The SEC and the Big10 announced today that they're forming an advisory committee to look at all this madness. I laugh at all
the people who heap scorn on the NCAA--which is a member organization, as Sankey noted today--as if there were others entities
eager to tackle and manage all this BS.
The problem with college football is that while for a long time it was about college, now, at the major-college level, it's just become about money and greed. That's why we've seen all this nonsensical realignment and the disappearance of the prestigious Pac12. Greed. Money. And now the players have become greedy--under the delusion that lots of people are getting rich off their efforts, which except or the coaches, isn't true. It's easy for some coach making $6 million annually to say that the players should be getting money--which is nonsense. The players are already getting a lot of money in the form of a free college education.
If the SEC and the Big12 were wise, one of the things they should propose to each other is to get NIL out of recruiting. It's not how NIL was conceived. But some school, or schools, decided to extend it to recruiting, and once a couple of schools started that, well, all the other majors were going to jump in like clowns crowding into a VW Bug. NIL in recruiting---bidding contests for high-schoolers--is a terrible idea and the schools should stop doing it. That would be the first common-sense move to make. There are some who want to argue that high-schoolers have a market value and are entitled to see what it is. They only have a market value because crazy majors can't abide the idea of their rivals getting a leg up on them by offering NIL to prospects, and so they have to do it. Plus, while it's an irrational hassle for coaches and the programs, they also know that their crazy fans will jump in because, god-forbid, that florida or auburn or texas get a QB or TE that Tennessee might want.

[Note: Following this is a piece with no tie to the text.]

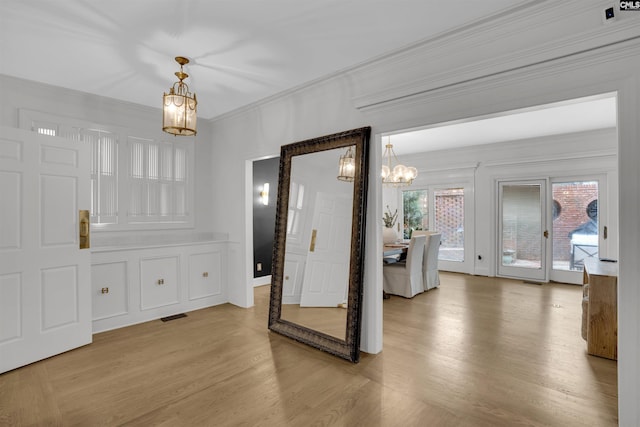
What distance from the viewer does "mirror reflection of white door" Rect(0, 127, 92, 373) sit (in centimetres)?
270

CFB is like the cuckoo clock that's kept getting wound tighter and tighter by money and TV rights contracts and greed and crazy fans, and now a gear has snapped and the bird has shot out and is hanging down by its spring--a broken mess.
Some propose splitting CFB off from the rest of a college's sports. Yea? And where exactly will it go? You going keep it with the colleges, everything the same, just have a bunch of paid pros masquerading as college students?
At the end of the day somebody will have to govern the sport, and institute common-sense rules and give the universities the power--not self-indulgent high-schoolers (since the universities are offering them scholarships), and if the athletes don't like being constrained then they can try and go the pro route in some way. It's college--and it should remain college.